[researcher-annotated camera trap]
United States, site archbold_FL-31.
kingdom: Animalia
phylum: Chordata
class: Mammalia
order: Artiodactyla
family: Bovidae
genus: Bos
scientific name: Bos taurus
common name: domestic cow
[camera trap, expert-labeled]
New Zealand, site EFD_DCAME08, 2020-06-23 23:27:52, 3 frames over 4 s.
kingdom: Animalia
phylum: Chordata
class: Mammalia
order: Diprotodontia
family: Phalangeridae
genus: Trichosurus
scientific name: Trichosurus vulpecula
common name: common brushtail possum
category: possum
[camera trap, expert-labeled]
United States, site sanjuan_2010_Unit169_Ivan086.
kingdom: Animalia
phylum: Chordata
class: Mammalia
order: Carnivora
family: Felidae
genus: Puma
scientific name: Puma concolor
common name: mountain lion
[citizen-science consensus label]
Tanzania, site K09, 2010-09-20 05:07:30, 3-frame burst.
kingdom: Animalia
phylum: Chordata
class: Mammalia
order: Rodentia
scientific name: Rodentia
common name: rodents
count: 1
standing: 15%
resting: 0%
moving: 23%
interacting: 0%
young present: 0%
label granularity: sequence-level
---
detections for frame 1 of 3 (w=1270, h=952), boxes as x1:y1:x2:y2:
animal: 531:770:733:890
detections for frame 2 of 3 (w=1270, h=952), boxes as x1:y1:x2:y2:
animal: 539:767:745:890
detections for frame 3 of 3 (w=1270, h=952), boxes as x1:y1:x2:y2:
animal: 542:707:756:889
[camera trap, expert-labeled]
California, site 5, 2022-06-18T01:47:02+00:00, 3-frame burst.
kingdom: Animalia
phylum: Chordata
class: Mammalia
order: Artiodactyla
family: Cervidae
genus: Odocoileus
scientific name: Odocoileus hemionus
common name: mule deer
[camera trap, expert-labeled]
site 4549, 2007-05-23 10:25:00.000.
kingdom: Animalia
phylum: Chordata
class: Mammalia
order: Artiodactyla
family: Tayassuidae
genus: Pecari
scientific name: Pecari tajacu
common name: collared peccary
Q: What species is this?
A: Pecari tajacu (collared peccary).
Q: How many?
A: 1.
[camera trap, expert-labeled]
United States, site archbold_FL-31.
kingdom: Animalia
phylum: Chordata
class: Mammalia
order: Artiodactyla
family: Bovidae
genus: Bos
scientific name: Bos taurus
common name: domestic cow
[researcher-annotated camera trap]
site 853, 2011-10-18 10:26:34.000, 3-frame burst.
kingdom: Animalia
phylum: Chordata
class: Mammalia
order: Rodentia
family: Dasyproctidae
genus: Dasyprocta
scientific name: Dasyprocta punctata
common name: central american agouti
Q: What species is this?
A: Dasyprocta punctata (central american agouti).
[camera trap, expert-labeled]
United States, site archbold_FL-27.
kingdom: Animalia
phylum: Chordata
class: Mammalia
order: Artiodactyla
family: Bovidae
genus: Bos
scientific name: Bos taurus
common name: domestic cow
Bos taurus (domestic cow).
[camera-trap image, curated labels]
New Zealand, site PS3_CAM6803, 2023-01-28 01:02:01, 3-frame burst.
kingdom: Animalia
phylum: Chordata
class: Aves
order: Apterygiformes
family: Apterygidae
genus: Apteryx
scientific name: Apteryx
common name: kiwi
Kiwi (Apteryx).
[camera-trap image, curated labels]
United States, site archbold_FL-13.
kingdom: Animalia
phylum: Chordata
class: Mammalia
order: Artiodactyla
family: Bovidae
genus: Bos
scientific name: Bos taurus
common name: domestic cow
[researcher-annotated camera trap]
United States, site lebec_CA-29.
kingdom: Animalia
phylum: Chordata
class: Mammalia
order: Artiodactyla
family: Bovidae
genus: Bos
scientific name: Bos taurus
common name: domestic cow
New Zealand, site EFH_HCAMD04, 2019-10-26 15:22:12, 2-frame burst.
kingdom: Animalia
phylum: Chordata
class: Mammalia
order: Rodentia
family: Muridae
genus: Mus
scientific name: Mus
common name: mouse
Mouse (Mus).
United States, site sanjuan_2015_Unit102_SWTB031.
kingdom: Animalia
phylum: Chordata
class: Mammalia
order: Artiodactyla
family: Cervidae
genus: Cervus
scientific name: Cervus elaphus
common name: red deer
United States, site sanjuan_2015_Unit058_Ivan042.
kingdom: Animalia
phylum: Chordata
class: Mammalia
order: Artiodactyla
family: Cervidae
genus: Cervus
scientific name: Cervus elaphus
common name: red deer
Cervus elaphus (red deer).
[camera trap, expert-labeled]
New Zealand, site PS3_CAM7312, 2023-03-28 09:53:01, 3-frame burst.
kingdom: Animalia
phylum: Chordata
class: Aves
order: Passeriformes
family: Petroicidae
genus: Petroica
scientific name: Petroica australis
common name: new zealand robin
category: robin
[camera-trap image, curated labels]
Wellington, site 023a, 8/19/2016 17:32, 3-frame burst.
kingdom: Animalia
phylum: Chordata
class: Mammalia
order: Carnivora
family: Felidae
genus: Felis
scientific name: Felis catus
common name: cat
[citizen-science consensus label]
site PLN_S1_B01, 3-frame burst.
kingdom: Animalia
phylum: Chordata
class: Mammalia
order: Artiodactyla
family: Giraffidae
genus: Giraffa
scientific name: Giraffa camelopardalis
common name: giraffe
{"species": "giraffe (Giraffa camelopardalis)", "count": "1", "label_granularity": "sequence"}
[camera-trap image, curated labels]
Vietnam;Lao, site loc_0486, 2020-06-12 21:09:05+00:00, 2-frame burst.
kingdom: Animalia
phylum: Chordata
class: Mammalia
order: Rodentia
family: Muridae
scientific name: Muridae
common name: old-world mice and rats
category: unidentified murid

........

## What needs to be done:
Line by line, set the records above down again exactly.

## Response for this exercise:
[researcher-annotated camera trap]
United States, site archbold_FL-31.
kingdom: Animalia
phylum: Chordata
class: Mammalia
order: Artiodactyla
family: Bovidae
genus: Bos
scientific name: Bos taurus
common name: domestic cow
[camera trap, expert-labeled]
New Zealand, site EFD_DCAME08, 2020-06-23 23:27:52, 3 frames over 4 s.
kingdom: Animalia
phylum: Chordata
class: Mammalia
order: Diprotodontia
family: Phalangeridae
genus: Trichosurus
scientific name: Trichosurus vulpecula
common name: common brushtail possum
category: possum
[camera trap, expert-labeled]
United States, site sanjuan_2010_Unit169_Ivan086.
kingdom: Animalia
phylum: Chordata
class: Mammalia
order: Carnivora
family: Felidae
genus: Puma
scientific name: Puma concolor
common name: mountain lion
[citizen-science consensus label]
Tanzania, site K09, 2010-09-20 05:07:30, 3-frame burst.
kingdom: Animalia
phylum: Chordata
class: Mammalia
order: Rodentia
scientific name: Rodentia
common name: rodents
count: 1
standing: 15%
resting: 0%
moving: 23%
interacting: 0%
young present: 0%
label granularity: sequence-level
---
detections for frame 1 of 3 (w=1270, h=952), boxes as x1:y1:x2:y2:
animal: 531:770:733:890
detections for frame 2 of 3 (w=1270, h=952), boxes as x1:y1:x2:y2:
animal: 539:767:745:890
detections for frame 3 of 3 (w=1270, h=952), boxes as x1:y1:x2:y2:
animal: 542:707:756:889
[camera trap, expert-labeled]
California, site 5, 2022-06-18T01:47:02+00:00, 3-frame burst.
kingdom: Animalia
phylum: Chordata
class: Mammalia
order: Artiodactyla
family: Cervidae
genus: Odocoileus
scientific name: Odocoileus hemionus
common name: mule deer
[camera trap, expert-labeled]
site 4549, 2007-05-23 10:25:00.000.
kingdom: Animalia
phylum: Chordata
class: Mammalia
order: Artiodactyla
family: Tayassuidae
genus: Pecari
scientific name: Pecari tajacu
common name: collared peccary
Q: What species is this?
A: Pecari tajacu (collared peccary).
Q: How many?
A: 1.
[camera trap, expert-labeled]
United States, site archbold_FL-31.
kingdom: Animalia
phylum: Chordata
class: Mammalia
order: Artiodactyla
family: Bovidae
genus: Bos
scientific name: Bos taurus
common name: domestic cow
[researcher-annotated camera trap]
site 853, 2011-10-18 10:26:34.000, 3-frame burst.
kingdom: Animalia
phylum: Chordata
class: Mammalia
order: Rodentia
family: Dasyproctidae
genus: Dasyprocta
scientific name: Dasyprocta punctata
common name: central american agouti
Q: What species is this?
A: Dasyprocta punctata (central american agouti).
[camera trap, expert-labeled]
United States, site archbold_FL-27.
kingdom: Animalia
phylum: Chordata
class: Mammalia
order: Artiodactyla
family: Bovidae
genus: Bos
scientific name: Bos taurus
common name: domestic cow
Bos taurus (domestic cow).
[camera-trap image, curated labels]
New Zealand, site PS3_CAM6803, 2023-01-28 01:02:01, 3-frame burst.
kingdom: Animalia
phylum: Chordata
class: Aves
order: Apterygiformes
family: Apterygidae
genus: Apteryx
scientific name: Apteryx
common name: kiwi
Kiwi (Apteryx).
[camera-trap image, curated labels]
United States, site archbold_FL-13.
kingdom: Animalia
phylum: Chordata
class: Mammalia
order: Artiodactyla
family: Bovidae
genus: Bos
scientific name: Bos taurus
common name: domestic cow
[researcher-annotated camera trap]
United States, site lebec_CA-29.
kingdom: Animalia
phylum: Chordata
class: Mammalia
order: Artiodactyla
family: Bovidae
genus: Bos
scientific name: Bos taurus
common name: domestic cow
New Zealand, site EFH_HCAMD04, 2019-10-26 15:22:12, 2-frame burst.
kingdom: Animalia
phylum: Chordata
class: Mammalia
order: Rodentia
family: Muridae
genus: Mus
scientific name: Mus
common name: mouse
Mouse (Mus).
United States, site sanjuan_2015_Unit102_SWTB031.
kingdom: Animalia
phylum: Chordata
class: Mammalia
order: Artiodactyla
family: Cervidae
genus: Cervus
scientific name: Cervus elaphus
common name: red deer
United States, site sanjuan_2015_Unit058_Ivan042.
kingdom: Animalia
phylum: Chordata
class: Mammalia
order: Artiodactyla
family: Cervidae
genus: Cervus
scientific name: Cervus elaphus
common name: red deer
Cervus elaphus (red deer).
[camera trap, expert-labeled]
New Zealand, site PS3_CAM7312, 2023-03-28 09:53:01, 3-frame burst.
kingdom: Animalia
phylum: Chordata
class: Aves
order: Passeriformes
family: Petroicidae
genus: Petroica
scientific name: Petroica australis
common name: new zealand robin
category: robin
[camera-trap image, curated labels]
Wellington, site 023a, 8/19/2016 17:32, 3-frame burst.
kingdom: Animalia
phylum: Chordata
class: Mammalia
order: Carnivora
family: Felidae
genus: Felis
scientific name: Felis catus
common name: cat
[citizen-science consensus label]
site PLN_S1_B01, 3-frame burst.
kingdom: Animalia
phylum: Chordata
class: Mammalia
order: Artiodactyla
family: Giraffidae
genus: Giraffa
scientific name: Giraffa camelopardalis
common name: giraffe
{"species": "giraffe (Giraffa camelopardalis)", "count": "1", "label_granularity": "sequence"}
[camera-trap image, curated labels]
Vietnam;Lao, site loc_0486, 2020-06-12 21:09:05+00:00, 2-frame burst.
kingdom: Animalia
phylum: Chordata
class: Mammalia
order: Rodentia
family: Muridae
scientific name: Muridae
common name: old-world mice and rats
category: unidentified murid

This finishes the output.